Dialysis and getting rid of restless legs

One of the recurring hassles of kidney trouble and the BigD is jiggly or restless legs.

No one knows what causes restless legs. It could be in your DNA (susceptibility to restless legs can be identified as a marker when you get your genome read). It could be caused by whatever medical problem you have (like kidney failure). It may just arrive with middle age (like ear and nostril hair, and just as welcome).

Whatever way, when they come, you’ll know it: they get a mind of their own and can’t sit still (and not in a nice, dancin’ sort of way either). For me, it’s like they are out of sync with the rest of my body. I’m sitting or lying down, ready to doze or sleep, but my legs are electric, jiggling every few seconds, ready to take me on a brisk trot around the block, and no is not an option.

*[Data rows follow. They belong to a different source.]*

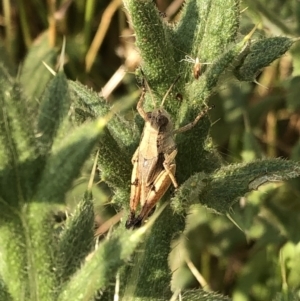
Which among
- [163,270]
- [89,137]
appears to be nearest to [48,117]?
[89,137]

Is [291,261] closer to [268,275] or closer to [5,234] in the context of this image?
[268,275]

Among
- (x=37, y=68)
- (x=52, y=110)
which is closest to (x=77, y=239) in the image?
(x=52, y=110)

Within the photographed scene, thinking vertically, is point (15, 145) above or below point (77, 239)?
above

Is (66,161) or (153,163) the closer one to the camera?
(66,161)

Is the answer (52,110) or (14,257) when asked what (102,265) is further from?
(52,110)

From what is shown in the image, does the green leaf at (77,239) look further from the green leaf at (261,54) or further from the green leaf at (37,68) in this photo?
the green leaf at (37,68)

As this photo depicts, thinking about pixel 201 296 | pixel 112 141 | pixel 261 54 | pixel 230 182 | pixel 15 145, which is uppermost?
pixel 15 145

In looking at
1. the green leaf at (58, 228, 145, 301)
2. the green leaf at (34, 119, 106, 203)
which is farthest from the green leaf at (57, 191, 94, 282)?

I first had them years ago. I tried a lots of ways to get rid of them, from a zero coffee and alcohol diet (which I think helped) to strong medication, which just masked the problem (by turning me into a drowsy zombie; I got to sleep, but I seemed to stay that way, even when I wanted to be awake). I found that only one thing answered: exercise. I started walking then jogging, and they slowly disappeared. I add a little stretching before bed when I remember, and it’s off to sleep (eventually).

So, that’s my experience. But there are a lot of others places you can go for advice (including your doctor). There is even a worldwide body dedicated to finding a cure.

My advice, like all the other challenges of the BigD is to keep experimenting. Try massage, vary your diet, take a walk before you go to bed. We are all different, and I’m sure there is an answer for each of us. You just need to find it.

2 thoughts on “Dialysis and getting rid of restless legs

  1. Have you or anyone you know ever experienced an internal shaking that begins about an hour into the BigD. My mother is ready to give up because of this incredible discomfort. Her BP goes up, her pulse races and she passes out if it is allowed to go without massive doses of benydril to calm her internally. Outwardly there are no symptoms other than her vitals, but the attendants do not seem alarmed by her BP or pulse. She is 79 and sharp as a tack, but going down hill spiritually. Wants to quit dialysis. Anyone got anything


  2. I have been asking around about this. One BigD nurse friend of mine told me that one of the people she nursed on dialysis, Kit, had a terrible time every time, getting the shakes, and if not monitored closely, losing consciousness.

    Anna, the unit manager I have spoken of before came up with a solution. She worked out that Kit could not tolerate any fluid removal while dialysing. Her solution was to give Kit an endless glass of ice while she dialysed, so it was a near zero sum equation. And it worked a treat. It was lucky that Kit rarely put on weight between sessions, so extra fluid was not a problem. She gradually became a little more tolerant.
    Maybe your mother is the same. Have a talk with the unit manager and see if she will give it a try.

    Good Luck and let us know how it goes.